+++ Data records
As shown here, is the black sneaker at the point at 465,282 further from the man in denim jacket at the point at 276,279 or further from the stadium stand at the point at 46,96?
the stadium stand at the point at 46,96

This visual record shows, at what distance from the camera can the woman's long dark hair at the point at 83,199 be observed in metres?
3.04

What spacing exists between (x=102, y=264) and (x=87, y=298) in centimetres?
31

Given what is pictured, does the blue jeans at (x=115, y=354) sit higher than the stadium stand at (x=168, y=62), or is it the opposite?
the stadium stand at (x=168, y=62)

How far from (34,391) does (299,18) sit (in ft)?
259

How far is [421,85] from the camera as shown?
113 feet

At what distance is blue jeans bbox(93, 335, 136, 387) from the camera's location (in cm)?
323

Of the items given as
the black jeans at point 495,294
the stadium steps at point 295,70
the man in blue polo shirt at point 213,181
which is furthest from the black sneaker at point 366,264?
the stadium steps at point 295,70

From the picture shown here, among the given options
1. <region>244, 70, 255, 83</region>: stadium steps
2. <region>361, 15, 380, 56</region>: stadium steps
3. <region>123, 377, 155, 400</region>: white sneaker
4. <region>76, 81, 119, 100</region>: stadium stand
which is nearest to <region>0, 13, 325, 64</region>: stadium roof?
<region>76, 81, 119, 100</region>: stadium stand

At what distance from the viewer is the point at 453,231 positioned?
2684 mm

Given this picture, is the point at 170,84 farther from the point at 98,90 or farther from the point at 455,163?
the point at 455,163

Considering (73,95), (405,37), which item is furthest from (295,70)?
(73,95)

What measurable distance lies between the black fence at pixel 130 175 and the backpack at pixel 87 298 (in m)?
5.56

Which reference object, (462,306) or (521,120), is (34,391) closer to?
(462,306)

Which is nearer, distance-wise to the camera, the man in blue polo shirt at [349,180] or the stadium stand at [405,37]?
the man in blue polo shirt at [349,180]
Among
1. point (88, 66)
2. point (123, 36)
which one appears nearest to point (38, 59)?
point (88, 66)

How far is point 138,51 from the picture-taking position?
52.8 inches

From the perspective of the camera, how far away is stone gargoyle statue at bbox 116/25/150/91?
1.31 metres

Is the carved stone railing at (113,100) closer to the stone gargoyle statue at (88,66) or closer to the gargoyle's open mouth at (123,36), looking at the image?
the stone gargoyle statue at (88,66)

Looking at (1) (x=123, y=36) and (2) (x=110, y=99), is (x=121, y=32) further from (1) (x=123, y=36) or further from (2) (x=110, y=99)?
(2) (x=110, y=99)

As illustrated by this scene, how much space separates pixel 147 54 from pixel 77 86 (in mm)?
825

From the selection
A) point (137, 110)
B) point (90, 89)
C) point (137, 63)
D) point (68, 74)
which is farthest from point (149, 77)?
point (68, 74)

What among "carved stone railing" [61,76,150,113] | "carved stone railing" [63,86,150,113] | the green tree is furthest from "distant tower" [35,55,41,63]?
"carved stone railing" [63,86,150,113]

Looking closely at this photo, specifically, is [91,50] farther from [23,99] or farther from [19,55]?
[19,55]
++++++
+++ Data records
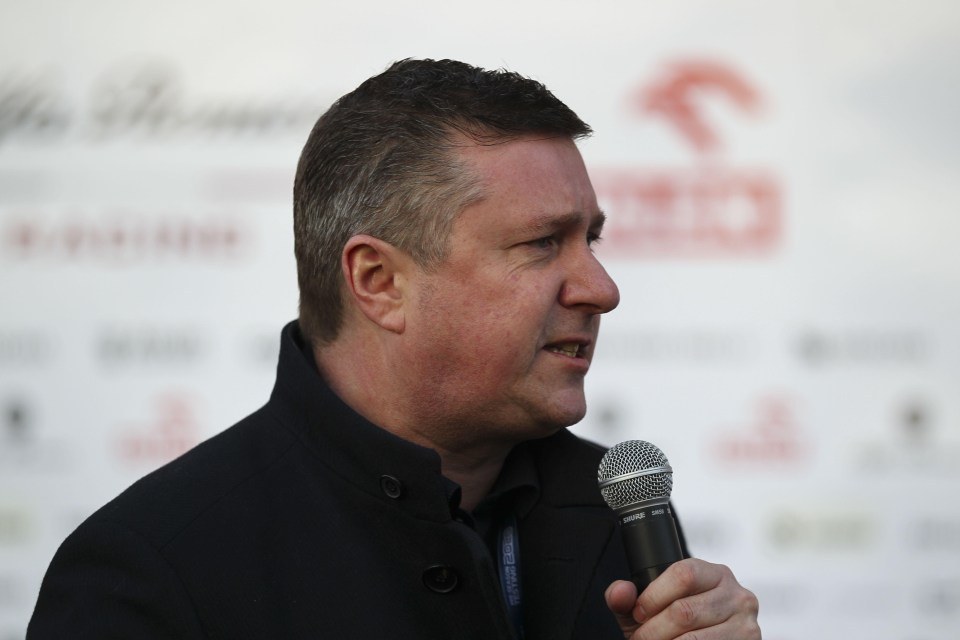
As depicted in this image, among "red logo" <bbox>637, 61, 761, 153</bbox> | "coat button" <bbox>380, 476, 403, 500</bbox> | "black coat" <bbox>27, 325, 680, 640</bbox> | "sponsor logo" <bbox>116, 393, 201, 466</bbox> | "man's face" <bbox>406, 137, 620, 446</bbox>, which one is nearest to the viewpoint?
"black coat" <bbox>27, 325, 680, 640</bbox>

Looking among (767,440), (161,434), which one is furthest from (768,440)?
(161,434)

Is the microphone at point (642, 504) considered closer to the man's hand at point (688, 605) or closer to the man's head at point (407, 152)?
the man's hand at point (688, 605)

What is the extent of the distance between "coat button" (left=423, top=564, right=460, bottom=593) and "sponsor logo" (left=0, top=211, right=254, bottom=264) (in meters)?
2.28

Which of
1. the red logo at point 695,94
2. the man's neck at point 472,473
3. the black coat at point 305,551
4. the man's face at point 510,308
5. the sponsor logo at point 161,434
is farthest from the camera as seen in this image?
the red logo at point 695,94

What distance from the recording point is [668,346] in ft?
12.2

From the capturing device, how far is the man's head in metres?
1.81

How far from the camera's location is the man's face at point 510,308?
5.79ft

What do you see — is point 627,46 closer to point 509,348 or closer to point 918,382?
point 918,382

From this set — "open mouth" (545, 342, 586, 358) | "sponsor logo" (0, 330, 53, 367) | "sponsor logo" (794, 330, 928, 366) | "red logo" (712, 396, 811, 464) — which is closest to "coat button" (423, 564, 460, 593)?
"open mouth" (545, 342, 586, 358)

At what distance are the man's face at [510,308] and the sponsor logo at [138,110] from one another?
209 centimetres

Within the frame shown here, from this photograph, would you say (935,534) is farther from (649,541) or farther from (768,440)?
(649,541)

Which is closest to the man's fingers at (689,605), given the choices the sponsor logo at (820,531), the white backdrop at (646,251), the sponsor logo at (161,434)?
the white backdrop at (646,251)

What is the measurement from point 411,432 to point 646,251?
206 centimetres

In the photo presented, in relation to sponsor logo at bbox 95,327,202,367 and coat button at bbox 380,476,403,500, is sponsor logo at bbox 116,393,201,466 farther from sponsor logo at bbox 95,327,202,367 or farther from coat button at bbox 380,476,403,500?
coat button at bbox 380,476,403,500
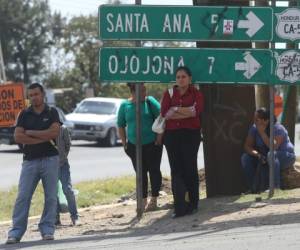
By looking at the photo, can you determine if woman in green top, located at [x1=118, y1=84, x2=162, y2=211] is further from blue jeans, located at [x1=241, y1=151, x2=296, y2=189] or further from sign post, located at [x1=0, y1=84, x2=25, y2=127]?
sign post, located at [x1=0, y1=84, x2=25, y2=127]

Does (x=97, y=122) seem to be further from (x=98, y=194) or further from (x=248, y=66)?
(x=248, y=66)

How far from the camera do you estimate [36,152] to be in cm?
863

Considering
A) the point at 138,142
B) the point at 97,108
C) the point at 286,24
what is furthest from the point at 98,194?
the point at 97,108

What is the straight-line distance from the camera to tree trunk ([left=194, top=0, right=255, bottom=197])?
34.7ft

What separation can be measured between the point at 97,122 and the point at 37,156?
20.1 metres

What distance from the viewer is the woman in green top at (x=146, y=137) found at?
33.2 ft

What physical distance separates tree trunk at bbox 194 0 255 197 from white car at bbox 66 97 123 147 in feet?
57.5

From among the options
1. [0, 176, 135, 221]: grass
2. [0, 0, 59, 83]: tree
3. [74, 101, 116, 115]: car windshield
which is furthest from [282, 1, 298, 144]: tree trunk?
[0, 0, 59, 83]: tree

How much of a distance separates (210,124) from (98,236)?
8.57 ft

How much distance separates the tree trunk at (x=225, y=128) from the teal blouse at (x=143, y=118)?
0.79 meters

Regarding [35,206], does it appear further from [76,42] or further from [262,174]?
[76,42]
++++++
+++ Data records
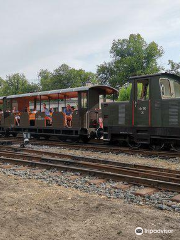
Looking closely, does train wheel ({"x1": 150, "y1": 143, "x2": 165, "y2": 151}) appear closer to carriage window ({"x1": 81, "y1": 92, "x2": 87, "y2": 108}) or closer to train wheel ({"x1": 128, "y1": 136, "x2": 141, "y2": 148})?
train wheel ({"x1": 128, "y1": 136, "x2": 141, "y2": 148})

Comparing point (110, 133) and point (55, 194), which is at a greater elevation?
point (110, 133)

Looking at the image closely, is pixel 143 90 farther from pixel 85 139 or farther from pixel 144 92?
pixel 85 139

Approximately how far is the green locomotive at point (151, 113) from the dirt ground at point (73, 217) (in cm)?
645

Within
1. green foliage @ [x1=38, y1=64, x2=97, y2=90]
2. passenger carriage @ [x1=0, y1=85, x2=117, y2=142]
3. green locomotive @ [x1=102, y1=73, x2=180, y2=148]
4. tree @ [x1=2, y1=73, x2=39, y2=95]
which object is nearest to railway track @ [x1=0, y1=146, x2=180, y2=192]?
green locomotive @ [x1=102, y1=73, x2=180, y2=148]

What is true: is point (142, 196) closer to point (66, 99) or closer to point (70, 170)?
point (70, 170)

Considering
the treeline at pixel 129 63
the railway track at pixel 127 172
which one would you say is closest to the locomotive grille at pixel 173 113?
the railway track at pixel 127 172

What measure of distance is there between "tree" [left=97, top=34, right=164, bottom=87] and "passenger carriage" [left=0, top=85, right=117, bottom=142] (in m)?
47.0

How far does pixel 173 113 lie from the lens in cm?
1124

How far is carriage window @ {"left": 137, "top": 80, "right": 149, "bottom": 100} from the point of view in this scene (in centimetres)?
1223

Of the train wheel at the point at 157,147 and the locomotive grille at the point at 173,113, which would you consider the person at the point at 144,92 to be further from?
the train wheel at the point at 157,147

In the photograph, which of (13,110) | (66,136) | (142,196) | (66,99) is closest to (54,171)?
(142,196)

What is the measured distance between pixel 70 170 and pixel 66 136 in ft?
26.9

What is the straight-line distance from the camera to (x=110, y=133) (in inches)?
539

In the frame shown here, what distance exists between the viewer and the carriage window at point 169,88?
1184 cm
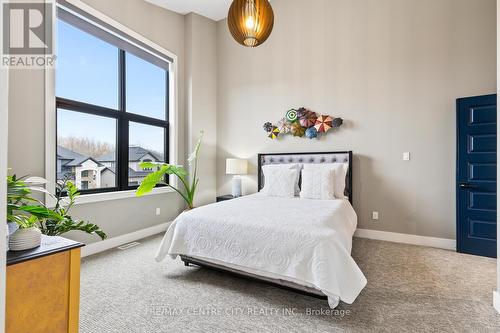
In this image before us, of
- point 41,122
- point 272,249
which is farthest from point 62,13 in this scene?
++++++
# Directions
Render the data above, everything from the line containing "By looking at" down to the line containing "0.79 meters", as a Markdown table with columns Row and Line. Number the lines in Row, put each line's text in Line, and leave out blank lines.

# Final result
| Row | Line |
|---|---|
| 1 | By looking at the photo, can you determine if woman in green top, located at [x1=118, y1=84, x2=162, y2=211] is further from blue jeans, located at [x1=241, y1=151, x2=296, y2=189] or further from sign post, located at [x1=0, y1=84, x2=25, y2=127]? |
| 2 | sign post, located at [x1=0, y1=84, x2=25, y2=127] |
| 3 | Does (x=97, y=122) seem to be further from (x=98, y=194) or further from (x=248, y=66)? |
| 4 | (x=248, y=66) |
| 5 | How far from the camera do you estimate [36,152] to be in cm? |
| 6 | 863 |
| 7 | Considering |
| 8 | A) the point at 138,142 |
| 9 | B) the point at 97,108 |
| 10 | C) the point at 286,24 |
| 11 | what is furthest from the point at 98,194? |
| 12 | the point at 97,108 |
| 13 | What is the straight-line distance from the camera to tree trunk ([left=194, top=0, right=255, bottom=197])? |
| 14 | 34.7ft |
| 15 | What separation can be measured between the point at 97,122 and the point at 37,156? |
| 16 | 20.1 metres |
| 17 | What distance from the viewer is the woman in green top at (x=146, y=137) found at? |
| 18 | 33.2 ft |
| 19 | What physical distance separates tree trunk at bbox 194 0 255 197 from white car at bbox 66 97 123 147 in feet? |
| 20 | 57.5 |
| 21 | From among the options |
| 22 | 1. [0, 176, 135, 221]: grass |
| 23 | 2. [0, 0, 59, 83]: tree |
| 24 | 3. [74, 101, 116, 115]: car windshield |
| 25 | which is furthest from [282, 1, 298, 144]: tree trunk? |
| 26 | [0, 0, 59, 83]: tree |
| 27 | How much of a distance separates (210,124) from (98,236)? |
| 28 | 8.57 ft |
| 29 | How much distance separates the tree trunk at (x=225, y=128) from the teal blouse at (x=143, y=118)? |
| 30 | 0.79 meters |